The Appraisal Lane

How we managed to scrape 10 million cars per day and contribute to a successful exit for a multi-million dollar sum.

A real-time used-car community that connects dealers and consumers with a live team of expert appraisers to create transparency and efficiency in the trade-in process.

Website
Project cover

Challenge

Scrape each day more than 52.000 US car dealer websites with more than 10 million cars in total in a performant way, to provide real-time market insight.

Solution

We built a massive parallel scraper and data pipeline to process and store the scraped information.

Outcome

Scalable and cost-effective scraper. Data pipeline and ETL process to handle and process billions of data points. Multi-million dollar exit.
client image

"They are easy to work with; it's clear they have a great organizational culture, being professional, result-oriented, and fun to work with, all at the same time."

CHALLENGE

The Appraisal Lane wanted to build a platform that provided them with real-time analytics.

This included information about:

among others. 

Any customer could later run business analytics on a certain US region for a certain kind of car to figure out specific properties about that market. Using this information they could improve their marketing effort, detect tendencies, and most importantly improve the accuracy of their appraise (so it’s closer to the real market price).

The main challenge was to build a massive parallel scraper that could handle scraping 10 million vehicles each day in a cost-effective way. Performance was a priority from the ground up since we wanted to scrape as much as possible, with as few AWS EC2 instances as possible.
Also, we would need to store, process, and make accessible (ETL) all that daily data for later usage (billions of car data points). This data needed to be queried in real time, so this was another important challenge to tackle.

All the work that we did on Wolfy, gave us the experience and know-how to tackle this big technical challenge that we had.

 

 

SOLUTION

We built a distributed master-slave scraper architecture using Python as the main programming language.

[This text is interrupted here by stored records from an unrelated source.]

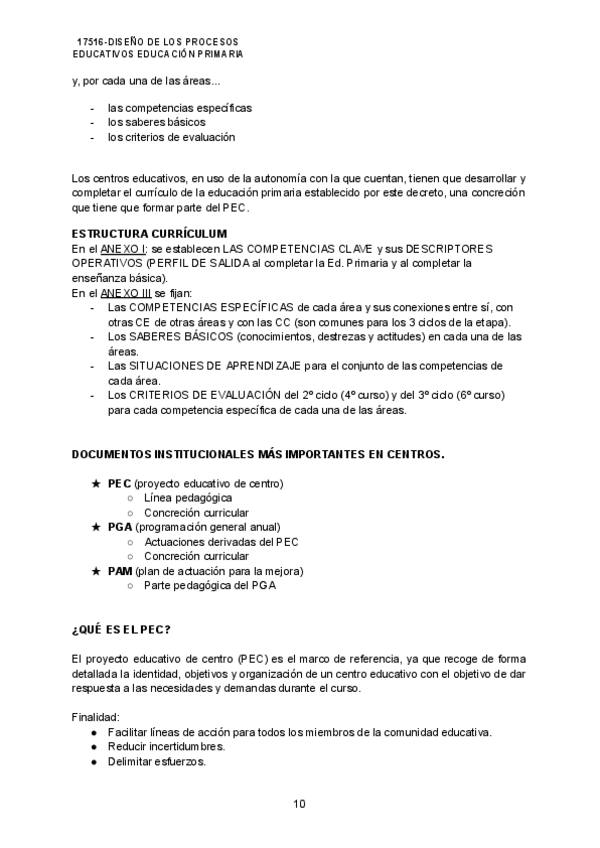 17516-DISEÑO DE LOS PROCESOS EDUCATIVOS EDUCACIÓN PRIMARIA

y, por cada una de las áreas...

- las competencias específicas
- los saberes básicos
- los criterios de evaluación

Los centros educativos, en uso de la autonomía con la que cuentan, tienen que desarrollar y completar el currículo de la educación primaria establecido por este decreto, una concreción que tiene que formar parte del PEC.

ESTRUCTURA CURRÍCULUM
En el ANEXO I: se establecen LAS COMPETENCIAS CLAVE y sus DESCRIPTORES OPERATIVOS (PERFIL DE SALIDA al completar la Ed. Primaria y al completar la enseñanza básica).
En el ANEXO III se fijan:
- Las COMPETENCIAS ESPECÍFICAS de cada área y sus conexiones entre sí, con otras CE de otras áreas y con las CC (son comunes para los 3 ciclos de la etapa).
- Los SABERES BÁSICOS (conocimientos, destrezas y actitudes) en cada una de las áreas.
- Las SITUACIONES DE APRENDIZAJE para el conjunto de las competencias de cada área.
- Los CRITERIOS DE EVALUACIÓN del 2º ciclo (4º curso) y del 3º ciclo (6º curso) para cada competencia específica de cada una de las áreas.

DOCUMENTOS INSTITUCIONALES MÁS IMPORTANTES EN CENTROS.

★ PEC (proyecto educativo de centro)
  ○ Línea pedagógica
  ○ Concreción curricular
★ PGA (programación general anual)
  ○ Actuaciones derivadas del PEC
  ○ Concreción curricular
★ PAM (plan de actuación para la mejora)
  ○ Parte pedagógica del PGA

¿QUÉ ES EL PEC?

El proyecto educativo de centro (PEC) es el marco de referencia, ya que recoge de forma detallada la identidad, objetivos y organización de un centro educativo con el objetivo de dar respuesta a las necesidades y demandas durante el curso.

Finalidad:
● Facilitar líneas de acción para todos los miembros de la comunidad educativa.
● Reducir incertidumbres.
● Delimitar esfuerzos.

10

Scrapy for building the actual scraper, Selenium to automate the browser processes, and Frontera for implementing a crawl frontier.

Every process was containerized and managed using Kubernetes, all running on AWS’s EKS. The solution was deployed using multiple AWS services like EKS, ECR, EC2, Elastic Search Service, Redis Service, RDS, S3 among others.
A master-slave architecture was implemented so that every day the master process would spin up several EC2 machines with several slave spider processes each. Each spider scraped several dealerships, always being polite to their robots.txt file. When each process was finished, the master process would stop the idle instances to avoid extra costs.
Spiders saved all the scraped data to an RDS database that we later dumped to S3 files (as a backup).

Finally, we used the S3 dumps to perform an ETL process to load the scraped data into an Elasticsearch search engine. Using the processed data from Elasticsearch, we exposed all the important information through an API that customers could easily query.

The Appraisal Lane currently has billions of vehicle data points generated by the scraping process, and they can query them to gain real-time insight into the market data.

 

 

OUTCOME

We were able to create an efficient and scalable scraper taking into account the daily cost constraints presented by the client, to scrape the entire US car market.

TAL was our first client where we had to build a team of 5 people, that augmented and integrated with their existing team and processes.

The ETL process we created integrated with some of the client's existing data and we were able to process and store more than 10 million data points per day (that’s more than 3.5 billion per year!).

Users can now create custom API calls that query billions of car data points (with sub-second response times) to get real-time information about the market and improve their sales process.

The Appraisal Lane had a successful exit and was bought by Reynolds and Reynolds for a multi-million dollar sum; which led to R&R integrating TAL’s innovative product into their existing systems.